Stated problem →
Answer the following questions using the Foundry guidance text.
1. Which client from the Azure AI Foundry SDK should a backend service use to get model and agent clients?
2. Which three qualities do the Foundry evaluators measure over a labeled test set?
3. What do Foundry Agent Service threads persist for each conversation?

Passage to read →
☆ ☆ ☆
A backend service must call models and agents defined in a Foundry project.
→Use the Azure AI Foundry SDK (AIProjectClient) with the project connection string and a DefaultAzureCredential to get model and agent clients.
Why: The project client resolves connections and deployments centrally; hardcoding per-model endpoints and keys bypasses project governance.
Reference↗
Build a Q&A app grounded in policy documents.
→Embed and index the docs, retrieve top-k chunks per query, and pass them as context into the chat completion with a cite-your-sources instruction.
Why: RAG keeps knowledge current and citable without retraining; passing the full corpus into the prompt blows the context window and cost.
The model must look up live order status during a conversation.
→Define a tool with a JSON schema, let the model emit a tool call, execute it server-side, and return the result for the model to summarize.
Why: Function/tool calling lets the model invoke real systems deterministically; asking it to "guess" the status produces fabrications.
Reference↗
A task needs several dependent tool calls before a final answer.
→Run a tool-use loop: feed each tool result back to the model and iterate until it returns a final message, with a max-iteration cap.
Why: Iterative tool loops support multistep reasoning; a single round trip can't chain dependent lookups, and an uncapped loop can run away.
Before shipping, quantify how often a RAG app hallucinates or drifts off-topic.
→Run Foundry evaluators for groundedness, relevance, and coherence over a labeled test set and gate release on threshold scores.
Why: Built-in evaluators give measurable quality and safety signals; eyeballing a few samples doesn't catch systematic fabrication.
Reference↗
Define a support agent with a clear persona, goals, and boundaries.
→Set the agent's system instructions (role, goals, refusal rules) and attach only the tools it needs for its scope.
Why: Tight instructions plus least-tool access keep the agent on-task; broad instructions and every tool invite scope creep and unsafe actions.
An agent must remember context across turns within a session.
→Use Foundry Agent Service threads, which persist the message history per conversation so each run sees prior turns.
Why: Threads provide managed conversation memory; re-sending the whole transcript manually each call is brittle and easy to truncate wrong.
Reference↗
An agent needs web grounding and code execution without custom plumbing.
→Attach built-in Foundry agent tools such as Grounding with Bing Search and the Code Interpreter rather than hand-rolling integrations.
Why: Managed tools are governed and supported out of the box; custom reimplementations add maintenance and skip platform safety controls.
A primary agent should delegate billing questions to a specialized billing agent.
→Use connected agents: expose the billing agent as a tool the main agent can call, so it routes sub-tasks to specialists.
Why: Connected agents enable hierarchical delegation; cramming every domain into one mega-agent bloats instructions and degrades accuracy.
Reference↗
A workflow needs a planner, a researcher, and a writer collaborating with shared state.
→Orchestrate them with a multi-agent framework (Semantic Kernel / AutoGen on Foundry) using a defined orchestration pattern and shared context.
Why: Frameworks manage turn-taking, state, and termination; ad-hoc string passing between agents has no coordination or stop condition.
☆ ☆ ☆
Stored data →
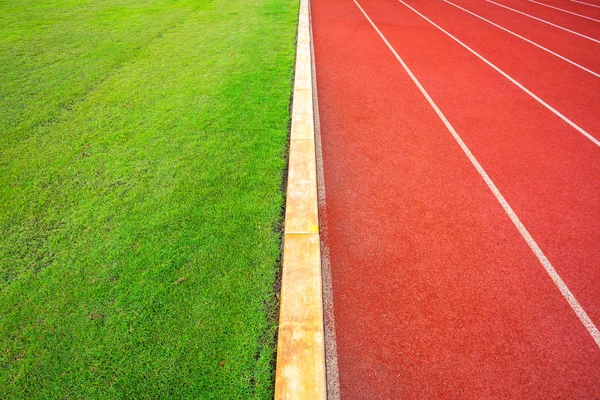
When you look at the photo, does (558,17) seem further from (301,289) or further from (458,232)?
(301,289)

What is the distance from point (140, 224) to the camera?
3457mm

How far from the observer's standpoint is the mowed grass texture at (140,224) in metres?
2.42

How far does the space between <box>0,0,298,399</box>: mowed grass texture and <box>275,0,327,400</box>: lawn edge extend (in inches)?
5.0

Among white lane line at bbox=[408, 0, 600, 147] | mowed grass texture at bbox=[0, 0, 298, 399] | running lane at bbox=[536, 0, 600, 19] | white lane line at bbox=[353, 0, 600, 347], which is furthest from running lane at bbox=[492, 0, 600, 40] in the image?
mowed grass texture at bbox=[0, 0, 298, 399]

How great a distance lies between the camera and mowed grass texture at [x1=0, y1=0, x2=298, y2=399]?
2420 mm

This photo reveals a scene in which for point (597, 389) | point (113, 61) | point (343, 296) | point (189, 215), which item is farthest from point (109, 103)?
point (597, 389)

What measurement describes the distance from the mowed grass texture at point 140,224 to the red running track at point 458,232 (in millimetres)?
851

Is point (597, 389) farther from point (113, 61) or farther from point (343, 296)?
point (113, 61)

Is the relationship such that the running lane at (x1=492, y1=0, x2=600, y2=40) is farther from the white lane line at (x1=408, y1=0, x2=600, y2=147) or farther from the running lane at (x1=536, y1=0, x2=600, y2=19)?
the white lane line at (x1=408, y1=0, x2=600, y2=147)

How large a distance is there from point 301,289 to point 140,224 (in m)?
1.86

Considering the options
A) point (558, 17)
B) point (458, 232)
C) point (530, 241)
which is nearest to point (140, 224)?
point (458, 232)

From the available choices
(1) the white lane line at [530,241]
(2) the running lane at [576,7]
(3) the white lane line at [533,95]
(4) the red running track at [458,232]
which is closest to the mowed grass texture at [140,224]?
(4) the red running track at [458,232]

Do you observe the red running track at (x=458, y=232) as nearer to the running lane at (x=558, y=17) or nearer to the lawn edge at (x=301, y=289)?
the lawn edge at (x=301, y=289)

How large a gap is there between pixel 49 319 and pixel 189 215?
4.84 ft
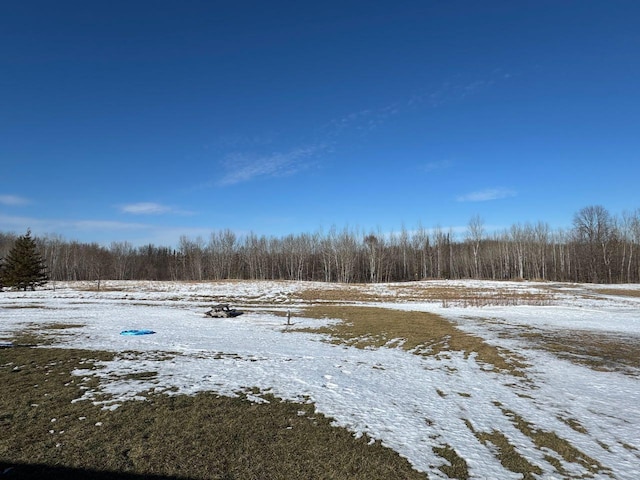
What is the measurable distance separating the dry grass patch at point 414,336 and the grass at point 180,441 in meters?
7.90

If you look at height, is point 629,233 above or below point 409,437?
above

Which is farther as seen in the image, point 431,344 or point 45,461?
point 431,344

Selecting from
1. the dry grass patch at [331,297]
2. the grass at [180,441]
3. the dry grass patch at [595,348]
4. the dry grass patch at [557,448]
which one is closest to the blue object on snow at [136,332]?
the grass at [180,441]

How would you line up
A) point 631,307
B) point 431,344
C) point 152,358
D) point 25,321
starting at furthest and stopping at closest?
point 631,307, point 25,321, point 431,344, point 152,358

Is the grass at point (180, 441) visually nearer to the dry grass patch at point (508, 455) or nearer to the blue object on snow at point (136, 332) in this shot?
the dry grass patch at point (508, 455)

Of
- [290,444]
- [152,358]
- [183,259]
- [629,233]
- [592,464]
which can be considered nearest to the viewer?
[592,464]

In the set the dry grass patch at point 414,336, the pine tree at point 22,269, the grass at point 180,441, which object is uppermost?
the pine tree at point 22,269

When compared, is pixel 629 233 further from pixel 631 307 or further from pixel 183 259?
pixel 183 259

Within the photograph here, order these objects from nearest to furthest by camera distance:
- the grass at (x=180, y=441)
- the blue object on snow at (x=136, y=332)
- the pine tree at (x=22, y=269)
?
the grass at (x=180, y=441) → the blue object on snow at (x=136, y=332) → the pine tree at (x=22, y=269)

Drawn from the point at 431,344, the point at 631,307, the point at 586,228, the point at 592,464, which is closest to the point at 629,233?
the point at 586,228

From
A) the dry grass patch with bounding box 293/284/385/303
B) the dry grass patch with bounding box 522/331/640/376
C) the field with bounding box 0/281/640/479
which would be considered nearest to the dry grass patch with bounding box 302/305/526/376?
the field with bounding box 0/281/640/479

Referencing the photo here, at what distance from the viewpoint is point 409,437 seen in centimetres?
675

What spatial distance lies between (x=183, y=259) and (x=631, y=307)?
98493 millimetres

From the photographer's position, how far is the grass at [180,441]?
539 centimetres
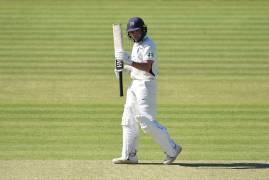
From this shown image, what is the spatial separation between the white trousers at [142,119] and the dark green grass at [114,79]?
0.67 metres

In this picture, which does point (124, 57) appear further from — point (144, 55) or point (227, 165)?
point (227, 165)

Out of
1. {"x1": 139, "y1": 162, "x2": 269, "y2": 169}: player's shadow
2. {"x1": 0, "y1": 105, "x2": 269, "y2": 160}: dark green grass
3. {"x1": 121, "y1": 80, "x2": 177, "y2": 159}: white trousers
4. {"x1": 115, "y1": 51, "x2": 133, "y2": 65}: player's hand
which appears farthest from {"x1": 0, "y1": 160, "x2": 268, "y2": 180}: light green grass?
{"x1": 115, "y1": 51, "x2": 133, "y2": 65}: player's hand

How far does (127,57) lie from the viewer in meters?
8.48

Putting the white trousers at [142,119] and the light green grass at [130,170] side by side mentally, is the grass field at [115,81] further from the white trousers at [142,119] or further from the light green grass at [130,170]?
the white trousers at [142,119]

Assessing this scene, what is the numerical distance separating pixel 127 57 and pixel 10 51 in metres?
8.25

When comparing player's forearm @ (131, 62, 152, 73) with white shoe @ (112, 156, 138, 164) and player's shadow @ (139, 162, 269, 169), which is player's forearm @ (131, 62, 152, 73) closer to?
white shoe @ (112, 156, 138, 164)

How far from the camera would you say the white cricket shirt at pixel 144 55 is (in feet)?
28.1

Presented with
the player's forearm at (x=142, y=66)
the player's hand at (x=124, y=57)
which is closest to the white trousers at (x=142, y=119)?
the player's forearm at (x=142, y=66)

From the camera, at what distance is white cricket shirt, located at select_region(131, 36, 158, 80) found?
28.1 feet

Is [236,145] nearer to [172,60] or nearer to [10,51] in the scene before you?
[172,60]

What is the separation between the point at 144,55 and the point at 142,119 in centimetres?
67

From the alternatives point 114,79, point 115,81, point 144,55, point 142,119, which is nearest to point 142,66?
point 144,55

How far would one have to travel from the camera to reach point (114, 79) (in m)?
14.9

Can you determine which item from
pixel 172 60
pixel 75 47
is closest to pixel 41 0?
pixel 75 47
☆ ☆ ☆
Full response →
1. AIProjectClient.
2. Groundedness, relevance, and coherence.
3. The message history.